WORK INSTRUCTIONS → Please carry on the passage about how husbands should love their wives, writing on from its final sentence.

PASSAGE →
— begin —

How did Jesus address it? Jesus went back to the original standard and purpose. God sees marriage as an individual man and woman, that used to be separate from each other in their lives, becoming one. Becoming one means that they become unified in purpose, goals, ambitions, and the labor required to succeed in those things. So, does doubt or regret justify a reboot? Not according to the Bible.


If separation or divorce isn’t God’s answer to our issue, what do we do with doubt or regret about being married? What should we check within ourselves – our motives and attitudes – to make sure we’re not just projecting blame against our wives, because we’re not gratifying our personal ambitions?


In Colossians 3:19, the Bible says,


Husbands, love your wives and do not be bitter toward them.”

As husbands, we’re commanded to love our wives. That command is in total contrast to the next phrase, which says NOT to “be bitter” towards them. The original language describes “bitterness” as exasperation, which means to irritate and frustrate someone intensely. Since the phrase says not to be bitter “toward them,” it means that we shouldn’t look at our wives with bitterness in our hearts against them. We shouldn’t look at them as if they’re irritating our individual way of living. We shouldn’t look at our wives as if they’re frustrating our personal goals and ambitions. The command is to love them. Are you doing that the way the Bible says?


In Ephesians 5:25-27, the Bible says,


"Husbands, love your wives, just as Christ also loved the church and gave Himself for her, that He might sanctify and cleanse her with the washing of water by the word, that He might present her to Himself a glorious church, not having spot or wrinkle or any such thing, but that she should be holy and without blemish."

The way we love our wives should be the way that Jesus loved the church. Jesus came into the world as God-in-flesh. He came into the world as the Creator of all things, but in human form, and His own creation didn’t recognize Him. He went to His own people in Israel to share blessings with them, and they rejected Him for it (John 1:10-11). Jesus died to Himself, restraining His glory for our spiritual benefit. He accepted the pain, discomfort, frustration, irritation, and flat-out rejection of His people, never wavering from His purpose to do the work required to forgive sin. He literally and spiritually died to Himself for the spiritual benefit of others. That’s love according to the Bible.

— end —

LISTING →

— begin —

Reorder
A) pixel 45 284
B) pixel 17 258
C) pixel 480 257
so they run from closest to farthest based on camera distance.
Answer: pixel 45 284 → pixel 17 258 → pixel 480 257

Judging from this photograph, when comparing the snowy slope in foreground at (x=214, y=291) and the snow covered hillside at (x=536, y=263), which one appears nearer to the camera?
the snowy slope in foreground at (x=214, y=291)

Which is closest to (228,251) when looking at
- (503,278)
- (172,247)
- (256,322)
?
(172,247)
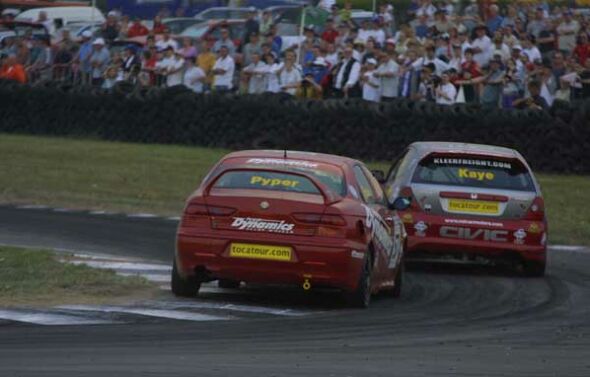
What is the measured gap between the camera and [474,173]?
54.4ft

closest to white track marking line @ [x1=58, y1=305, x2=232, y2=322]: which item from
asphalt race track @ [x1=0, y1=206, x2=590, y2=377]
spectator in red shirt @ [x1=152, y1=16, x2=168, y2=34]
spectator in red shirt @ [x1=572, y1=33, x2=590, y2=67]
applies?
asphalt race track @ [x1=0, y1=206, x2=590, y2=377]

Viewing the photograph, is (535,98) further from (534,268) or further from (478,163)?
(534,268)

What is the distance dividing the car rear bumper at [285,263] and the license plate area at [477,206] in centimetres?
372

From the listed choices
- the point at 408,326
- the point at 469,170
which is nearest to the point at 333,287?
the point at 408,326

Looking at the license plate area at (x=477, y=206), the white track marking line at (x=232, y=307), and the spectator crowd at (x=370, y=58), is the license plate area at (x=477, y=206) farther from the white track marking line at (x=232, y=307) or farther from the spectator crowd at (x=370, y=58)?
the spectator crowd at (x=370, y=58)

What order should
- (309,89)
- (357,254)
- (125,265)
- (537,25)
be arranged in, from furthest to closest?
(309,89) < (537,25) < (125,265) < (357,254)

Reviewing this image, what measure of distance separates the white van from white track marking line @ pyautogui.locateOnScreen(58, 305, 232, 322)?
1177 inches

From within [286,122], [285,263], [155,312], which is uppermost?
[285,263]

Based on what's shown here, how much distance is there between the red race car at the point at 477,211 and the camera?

— end —
— begin —

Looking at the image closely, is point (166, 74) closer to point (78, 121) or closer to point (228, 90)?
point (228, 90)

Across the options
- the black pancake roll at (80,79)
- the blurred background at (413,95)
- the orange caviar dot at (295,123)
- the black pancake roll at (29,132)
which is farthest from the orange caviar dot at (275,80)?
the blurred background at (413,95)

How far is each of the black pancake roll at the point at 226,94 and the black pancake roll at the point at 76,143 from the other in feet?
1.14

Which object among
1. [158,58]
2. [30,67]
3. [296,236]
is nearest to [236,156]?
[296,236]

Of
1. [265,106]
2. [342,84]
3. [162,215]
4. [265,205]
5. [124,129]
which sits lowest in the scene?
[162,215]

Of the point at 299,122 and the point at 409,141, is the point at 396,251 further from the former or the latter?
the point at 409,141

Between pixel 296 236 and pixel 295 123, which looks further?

— end —

RESULT BELOW →
The scriptures NEVER show Jesus doubt His purpose. Jesus NEVER regretted His incarnation, His ministry, or His death. In fact, when His own people put Him on the cross, He said, “Father, forgive them, for they do not know what they do (Luke 23:24).” That’s Biblical love.


Think about this: What if Jesus would have approached us, like some of us husbands approach our own wives? What if Jesus had the same attitude towards the world like some of us husbands think of our wives? What if Jesus was governed by doubt and regret instead of love, mercy, and grace?



The Bible is FILLED with illustrations that show how God considers His people, like a loving husband does his wife. While the omniscient LORD God Almighty certainly disciplined His people as the Righteous Judge throughout the ages, He did so with the wisdom, ability, and restraint to make sure that those terrible things, were spiritually fruitful to actually beautify His “wife.” The Bible doesn’t show God expressing “doubt” or “regret” concerning His initial desire to forgive sins, resurrect, and restore dead souls, in order to make us one with Him.


So, this issue of doubt and regret about being married, is all about motives. It’s all about our own hearts, not about our wives. If we're going to deal with this issue, we have to accept that truth. Are we motivated to die to ourselves for the spiritual benefit of our wives? Are we motivated to set aside the pursuit of our own glory and selfish gratification, to build up our wives in the LORD? Is our doubt and regret based on an honest effort to love our wives without bitterness like God’s Word commands? Are we making honest efforts to “wash her in the water of the Word?” Where is the priority of scripture in our marriage relationship?


Look, you don’t need to search for long, to see that a lot of men doubt and regret marriage, MOSTLY because the relationship conflicts with their personal and selfish ambitions. If you’re calling yourself a Christian, born again by the Spirit of God, living by faith in the supreme standard of Jesus as the Son of God and Messiah, you shouldn’t be living for “self.” The FIRST thing Jesus said to those who wanted to follow Him into the Kingdom of Heaven, was that we need to deny self, pick up our cross daily, AND THEN follow Him (Luke 9:23). This is the true standard for ALL true believers. The marriage relationship just gives us men, a more specific objective once we’ve died to ourselves for the day.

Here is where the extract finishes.